Thursday, December 30, 2010

Scales

A musical scale is a sequence of notes in ascending or descending order. Each scale is made up of 4-7 notes. The distance or rather the interval between two successive notes is called a scale step. For example, the distance between the two notes 'C' and 'D' is 1 whole step and the distance between 'C' and 'C#' is a 1/2 step ( C# is pronounced as 'C Sharp' and are among the black keys on the keyboard).
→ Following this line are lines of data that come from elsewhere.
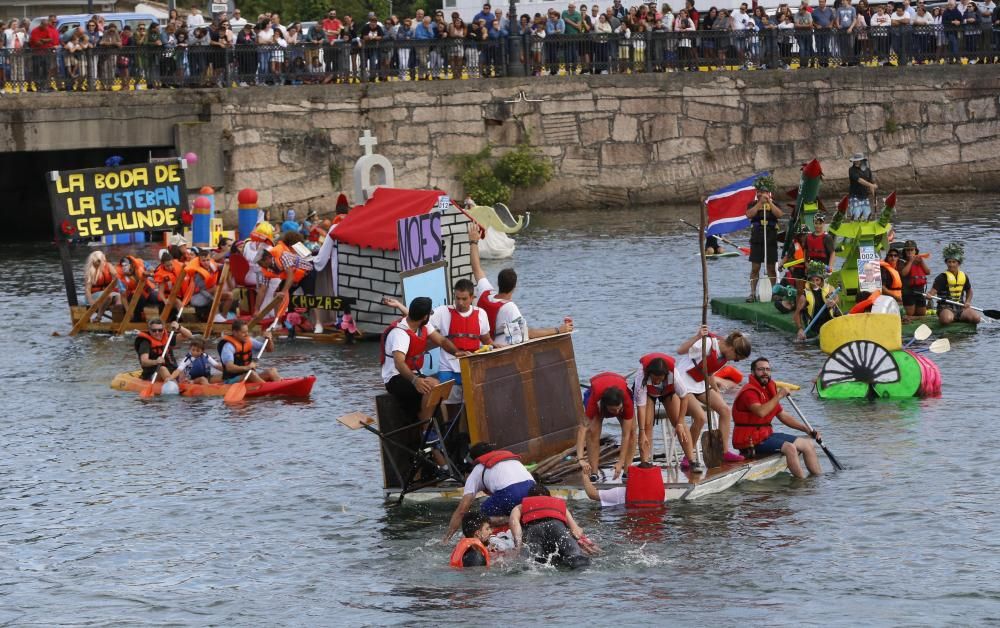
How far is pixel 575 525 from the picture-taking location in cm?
1437

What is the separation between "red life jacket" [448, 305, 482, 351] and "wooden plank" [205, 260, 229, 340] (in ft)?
36.4

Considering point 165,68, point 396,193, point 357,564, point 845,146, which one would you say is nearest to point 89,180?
point 396,193

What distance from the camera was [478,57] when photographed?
41906 millimetres

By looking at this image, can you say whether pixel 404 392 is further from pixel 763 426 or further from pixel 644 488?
pixel 763 426

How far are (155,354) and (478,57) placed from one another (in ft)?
67.0

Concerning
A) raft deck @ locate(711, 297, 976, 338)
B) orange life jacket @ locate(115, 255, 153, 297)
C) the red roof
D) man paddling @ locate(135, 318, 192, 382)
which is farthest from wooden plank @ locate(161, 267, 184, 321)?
raft deck @ locate(711, 297, 976, 338)

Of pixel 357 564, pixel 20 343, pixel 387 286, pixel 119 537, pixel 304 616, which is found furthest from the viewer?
pixel 20 343

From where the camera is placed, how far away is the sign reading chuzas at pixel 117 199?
28531 millimetres

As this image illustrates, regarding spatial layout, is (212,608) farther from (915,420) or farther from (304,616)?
(915,420)

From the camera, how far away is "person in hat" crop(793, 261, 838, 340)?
79.8ft

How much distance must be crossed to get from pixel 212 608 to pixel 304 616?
0.86 metres

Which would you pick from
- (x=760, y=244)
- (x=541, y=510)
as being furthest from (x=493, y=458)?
(x=760, y=244)

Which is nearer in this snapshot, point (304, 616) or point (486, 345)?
point (304, 616)

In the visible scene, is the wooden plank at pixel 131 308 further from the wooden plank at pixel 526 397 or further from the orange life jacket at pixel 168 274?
the wooden plank at pixel 526 397
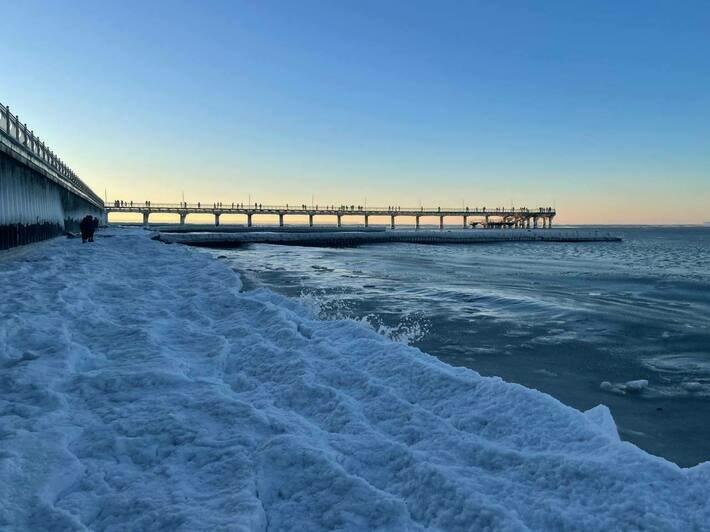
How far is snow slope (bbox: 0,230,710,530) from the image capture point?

Scales are divided, based on the intervals between the notes they contain, into categories including major, minor, etc. For example, C 'Major' scale contains the notes C D E F G A B C (all white keys on a keyboard)i.e 1 step between C and D, 1 step between D and E, 1/2 step between E and F, 1 step between F and G, 1 step between G and A, 1 step between A and B and 1/2 step between B and C. That becomes 1, 1, 1/2, 1, 1, 1 and 1/2 step. Whereas the C 'Minor scale contains the notes C D D# F G G# A# C which is 1, 1/2, 1, 1, 1/2, 1 and 1 step. So the 3rd note and the 6th and 7th note change.

                   keyboard-all-note-names

There are many types of scales that developed over the centuries. Music in the periods 1600-1900 used mostly three types of scale:

The daitonic scale (7 notes)
The melodic an harmonic minor scale (7 notes)

In the 19th and 20th century many other scales evolved:

The chromatic scale (twelve notes)
The whole tone scale (six notes)
The pentatonic scale (five notes)
The octatonic or diminished scales (eight notes)

That’s all about scales for now. With all the knowledge about scales, I say go explore, cause without music life would be a mistake...the way I see it!